Raw data:
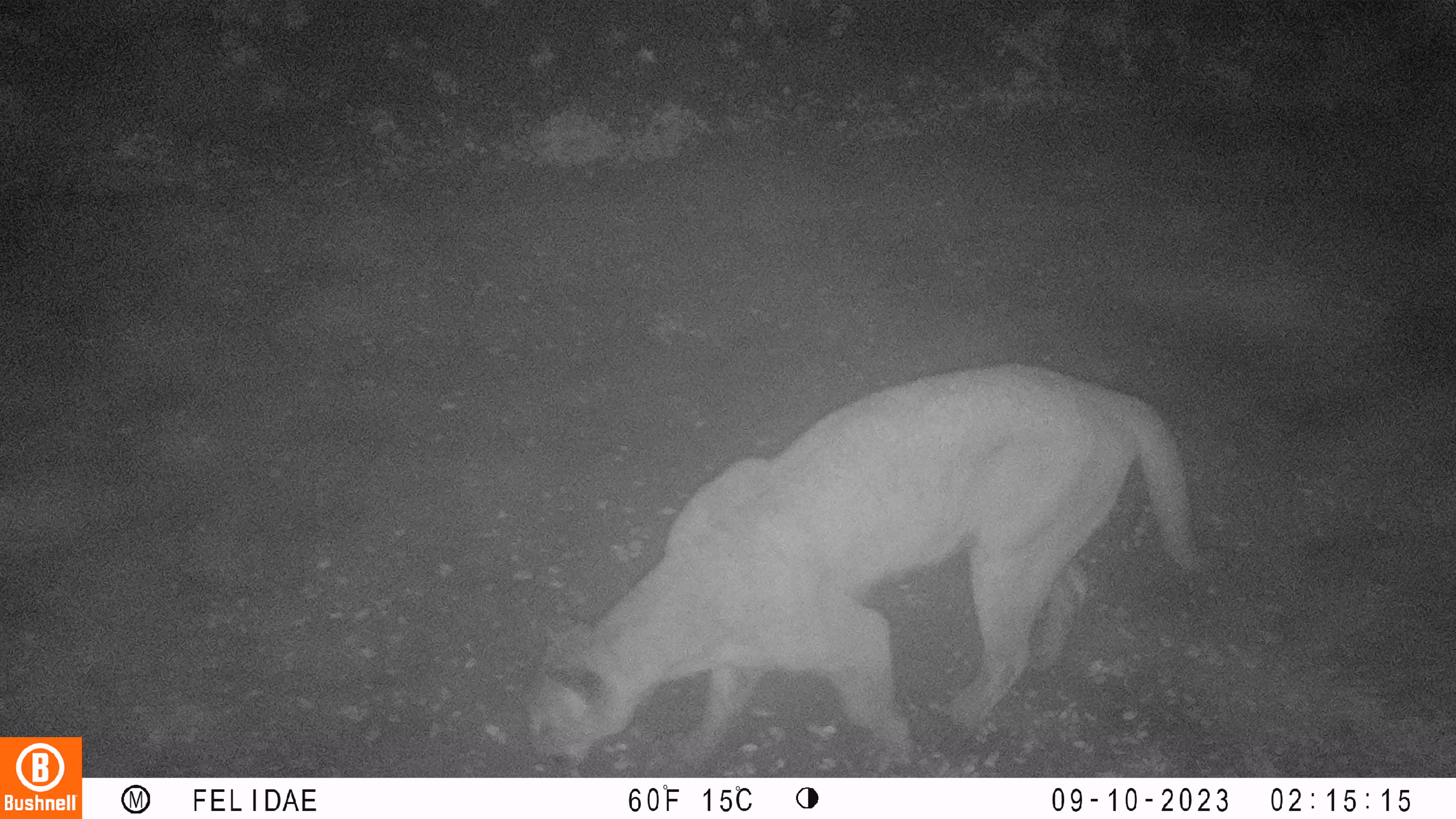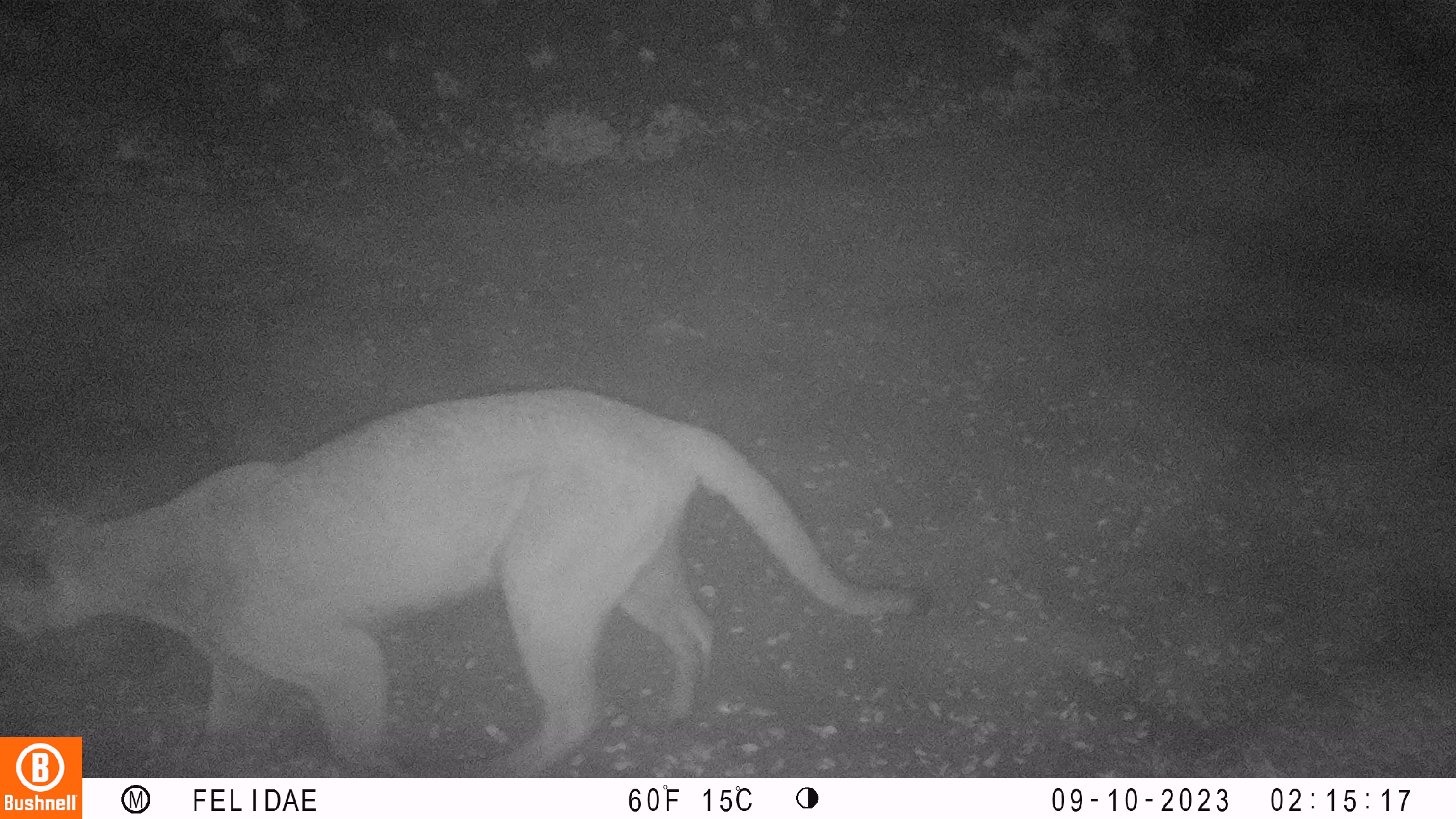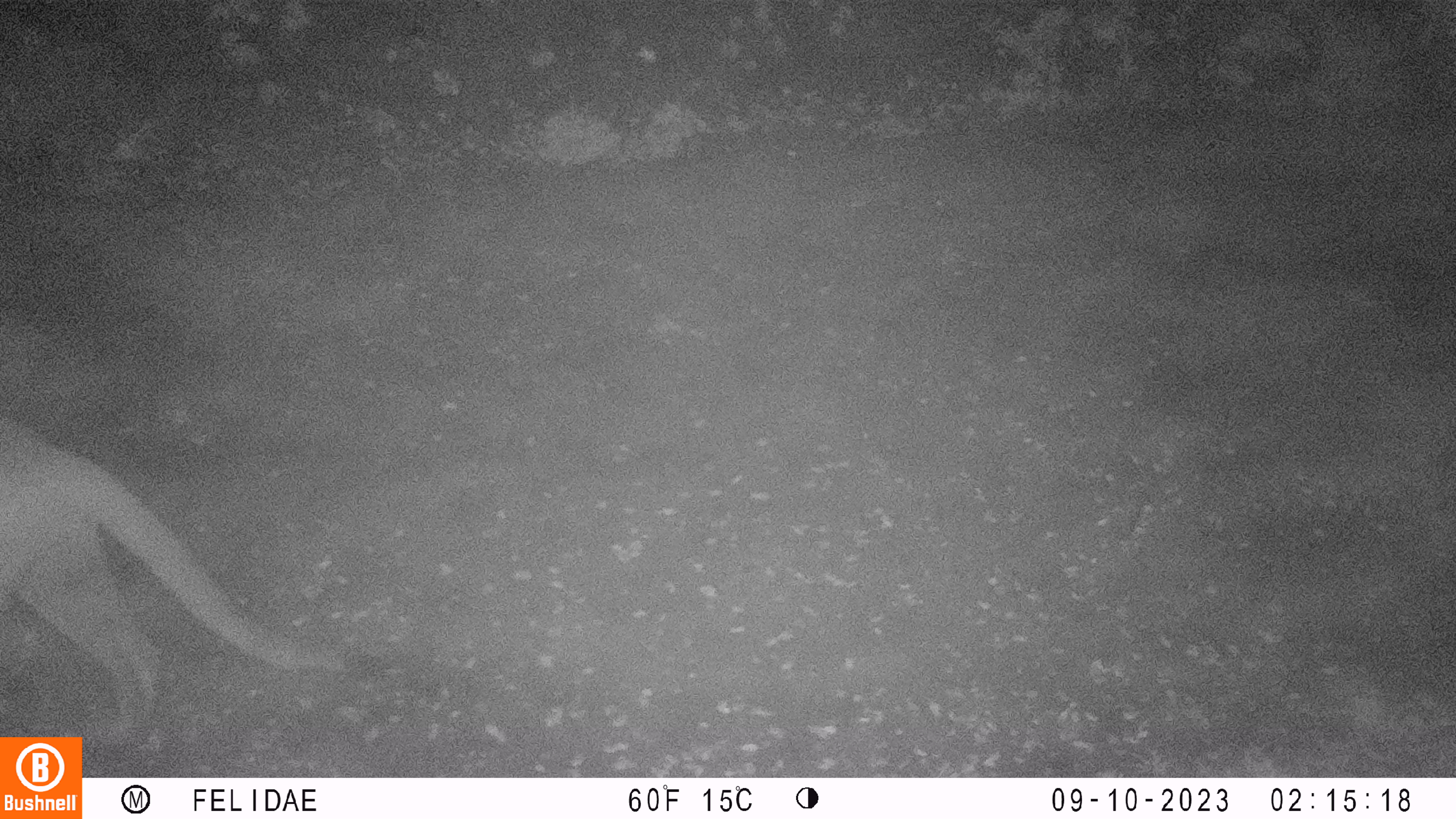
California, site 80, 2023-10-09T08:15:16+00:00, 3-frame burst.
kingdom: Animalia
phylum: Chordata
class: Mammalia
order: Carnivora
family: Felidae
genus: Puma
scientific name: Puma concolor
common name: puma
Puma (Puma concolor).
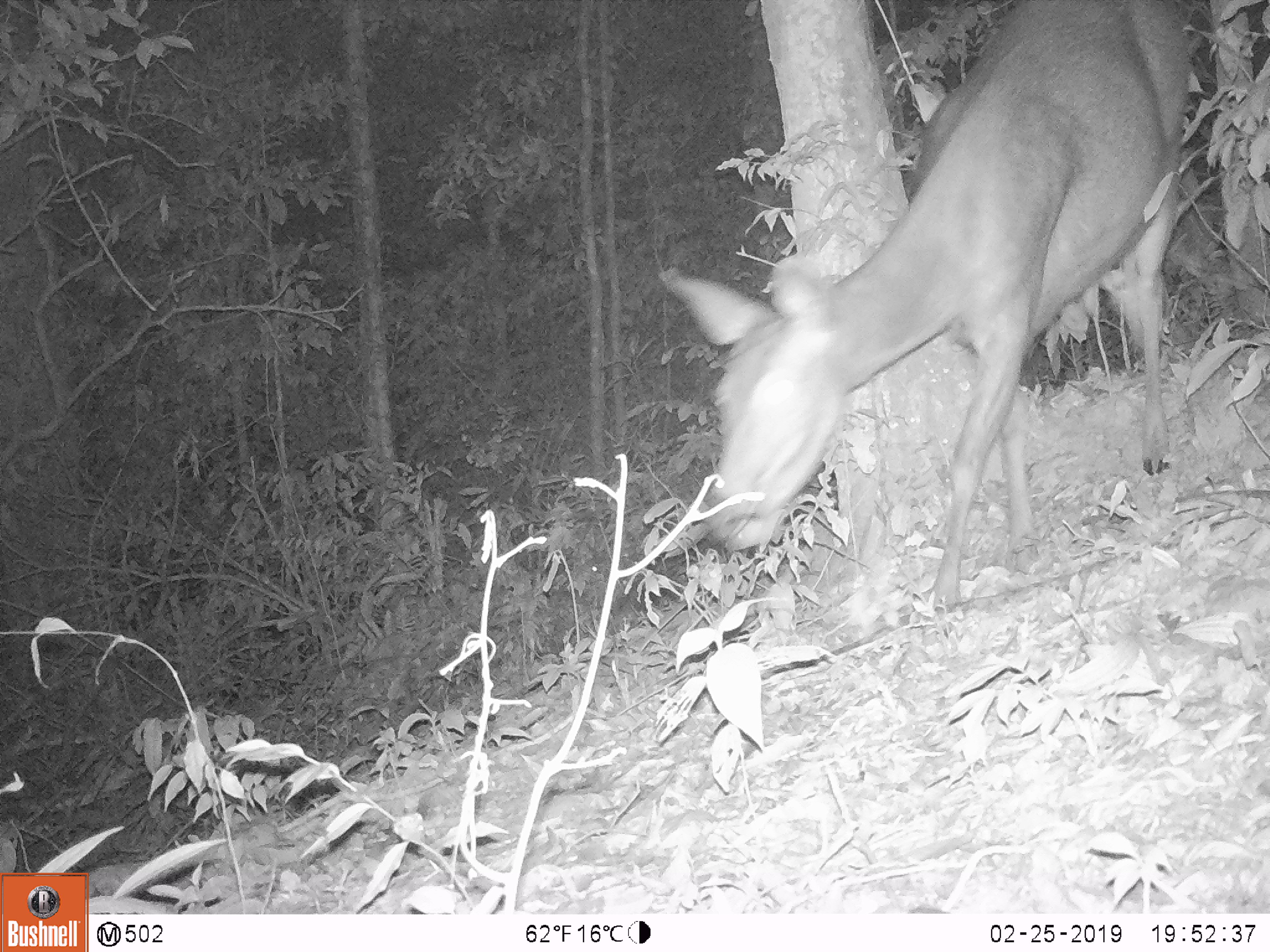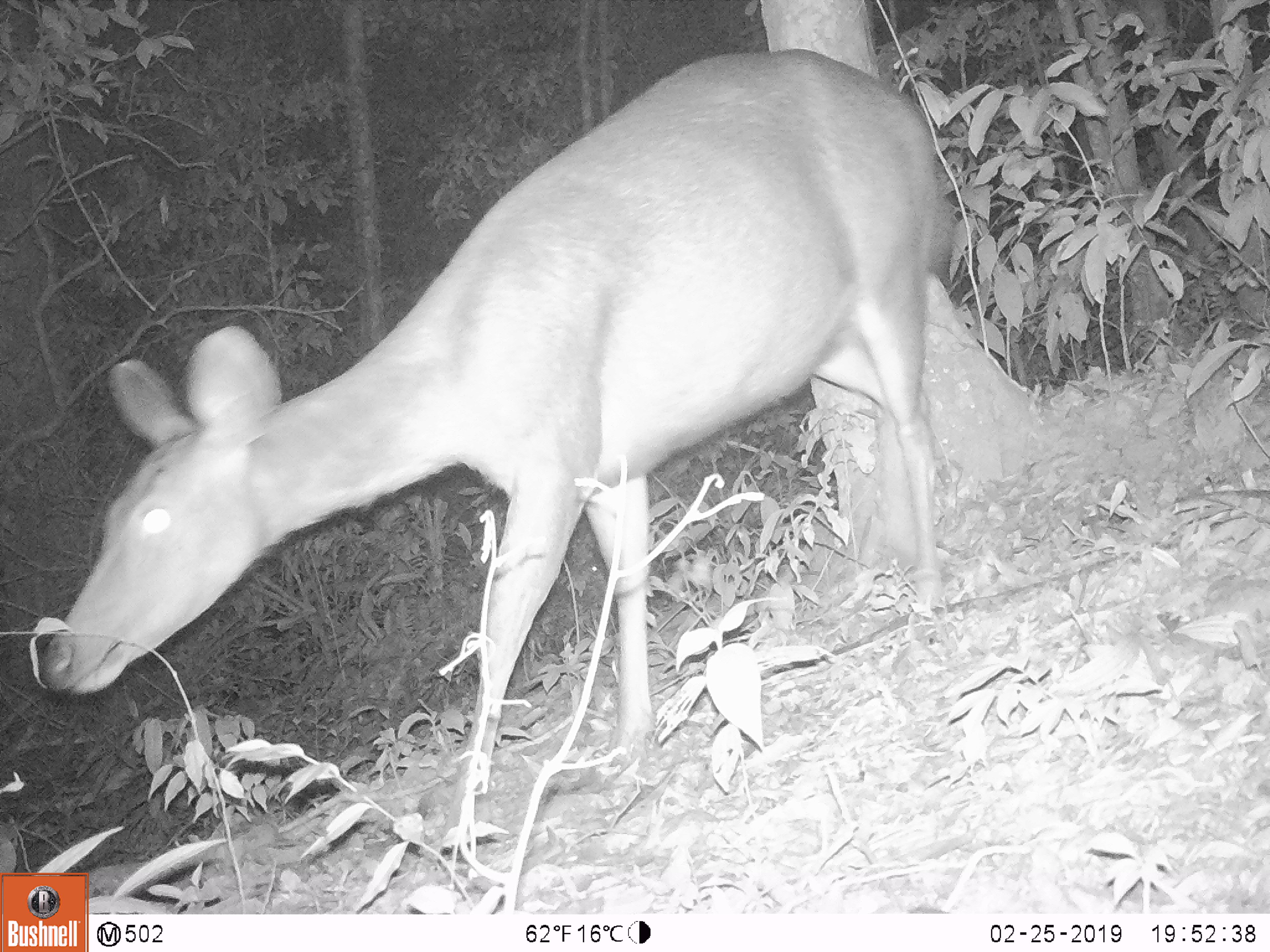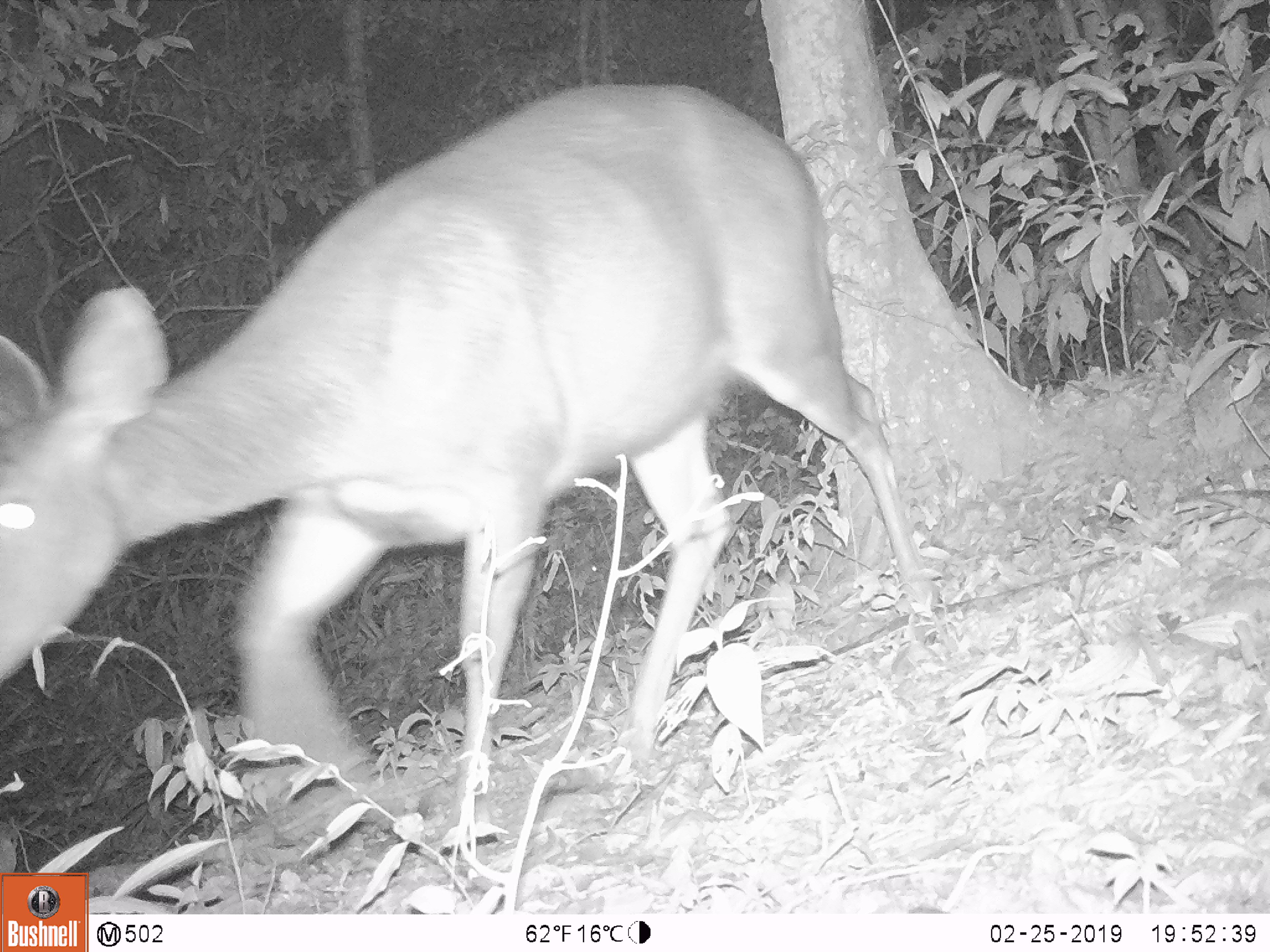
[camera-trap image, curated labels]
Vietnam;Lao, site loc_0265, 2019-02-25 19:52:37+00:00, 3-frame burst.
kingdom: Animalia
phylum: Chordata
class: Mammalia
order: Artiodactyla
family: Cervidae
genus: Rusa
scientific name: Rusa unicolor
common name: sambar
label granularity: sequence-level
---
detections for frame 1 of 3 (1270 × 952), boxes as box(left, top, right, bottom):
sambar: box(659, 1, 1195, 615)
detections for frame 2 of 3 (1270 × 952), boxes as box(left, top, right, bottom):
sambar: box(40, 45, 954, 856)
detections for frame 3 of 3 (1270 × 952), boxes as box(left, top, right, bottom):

Exercise: Copy out all lines of the material containing the word "burst".

Output for this task:
California, site 80, 2023-10-09T08:15:16+00:00, 3-frame burst.
Vietnam;Lao, site loc_0265, 2019-02-25 19:52:37+00:00, 3-frame burst.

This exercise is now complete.